Bu operasyon dalgasının yanı sıra, farklı konularda da toplumsal eleştiriler ve ironiler dikkat çekiyor. Örneğin, Rusya'daki papağan fıkrası üzerinden yapılan gönderme, "Başını belaya sokmanın alemi yok" mesajını veriyor. Fıkrada, başkanına küfreden papağanın polisin evi basması üzerine dondurucuya kapatılıp çıkarıldığında "Başkanımız bir dahi.. O tam bir demokrat.." demesi ve "Sibirya’dan yeni döndüm, başımı belaya sokma!" şeklindeki cevabı, günümüzdeki bazı durumlara düşündürücü bir atıfta bulunuyor. Öte yandan, Hacıbektaş Veli Üniversitesi rektörünün, eşi okula rahat gidip gelsin diye üniversitesindeki bölümü kendilerine yakın bir ilçeye taşıması da "Kadınlara değer böyle verilir" ironisiyle eleştiriliyor. Ege Bölgesi'ni esir alan orman yangınlarında yapılan "Can kaybı bulunmamaktadır!" açıklaması ise, yanan ağaçların ve kavrulan hayvanların canlı görülmemesine yönelik vahim bir iğnelemeyi barındırıyor: "Doğru; artık canlı değiller!". Tüm bu eleştirel gözlemler, toplumdaki geniş bir huzursuzluğun ve sorgulamanın işaretleri olarak öne çıkıyor.
Tüm bu yaşananlar, Türkiye'nin karşı karşıya olduğu derin bir yol ayrımına işaret ediyor. Belediyelere yönelik bu operasyonların gerçek amacı ne?
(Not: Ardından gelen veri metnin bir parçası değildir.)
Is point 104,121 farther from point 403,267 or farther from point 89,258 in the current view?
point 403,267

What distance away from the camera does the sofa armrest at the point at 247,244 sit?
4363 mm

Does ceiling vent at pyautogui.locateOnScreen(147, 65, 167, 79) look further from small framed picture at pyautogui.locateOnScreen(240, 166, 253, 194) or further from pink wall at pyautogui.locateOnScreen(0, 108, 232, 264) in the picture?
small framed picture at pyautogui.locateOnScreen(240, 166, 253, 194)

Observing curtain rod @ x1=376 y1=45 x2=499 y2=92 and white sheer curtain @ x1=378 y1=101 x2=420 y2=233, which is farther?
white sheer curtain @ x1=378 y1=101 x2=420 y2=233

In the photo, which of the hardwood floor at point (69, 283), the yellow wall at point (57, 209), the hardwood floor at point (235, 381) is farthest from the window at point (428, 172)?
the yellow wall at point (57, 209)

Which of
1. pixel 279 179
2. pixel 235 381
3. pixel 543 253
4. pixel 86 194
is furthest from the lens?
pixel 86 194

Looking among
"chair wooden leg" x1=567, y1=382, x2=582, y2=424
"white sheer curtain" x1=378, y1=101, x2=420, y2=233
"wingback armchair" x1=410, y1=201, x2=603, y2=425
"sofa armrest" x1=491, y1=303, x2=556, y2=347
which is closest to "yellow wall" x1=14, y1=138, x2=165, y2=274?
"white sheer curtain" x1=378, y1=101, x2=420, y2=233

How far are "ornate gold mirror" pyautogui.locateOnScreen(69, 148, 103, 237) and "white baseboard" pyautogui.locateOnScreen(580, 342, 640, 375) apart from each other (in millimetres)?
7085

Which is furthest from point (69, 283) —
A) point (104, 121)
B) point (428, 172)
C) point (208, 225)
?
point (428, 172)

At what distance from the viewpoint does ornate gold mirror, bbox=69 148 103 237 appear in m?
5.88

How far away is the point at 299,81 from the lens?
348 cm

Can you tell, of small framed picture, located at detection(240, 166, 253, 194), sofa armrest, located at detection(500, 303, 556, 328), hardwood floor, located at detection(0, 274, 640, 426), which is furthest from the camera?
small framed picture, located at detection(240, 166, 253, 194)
Hukukun üstünlüğü ilkesi mi işliyor, yoksa siyasi hesaplaşmaların yeni bir perdesi mi aralanıyor? Kamuoyundaki yaygın "kumpas" algısı ve Ergenekon benzetmesi, bu operasyonların basit adli vakalar ötesinde, daha büyük bir siyasi mühendisliğin parçası olabileceği şüphelerini kuvvetlendiriyor. Geleceğe dair en çarpıcı ve düşündürücü yorum ise Ahmet Üstün'den geliyor: "CHP’li Belediye Başkanlarını gözaltına alıp tutuklamak yetmez... En iyisi 2024 yerel seçimleri İPTAL edilsin!..". Bu keskin eleştiri, yaşanan olayların ülkenin demokratik süreçleri üzerindeki potansiyel etkilerine dair ciddi bir uyarı niteliğinde. www.avazturk.com olarak sormak istiyoruz: Yükselen bu gerilim, Türkiye'yi nereye sürükleyecek? Bu operasyonlar, gerçekten bir adaleti tesis etme amacı mı taşıyor, yoksa siyasi arenada dengeleri yeniden kurmaya yönelik büyük bir stratejinin parçası mı? Türkiye, bu soruların cevaplarını merakla bekliyor.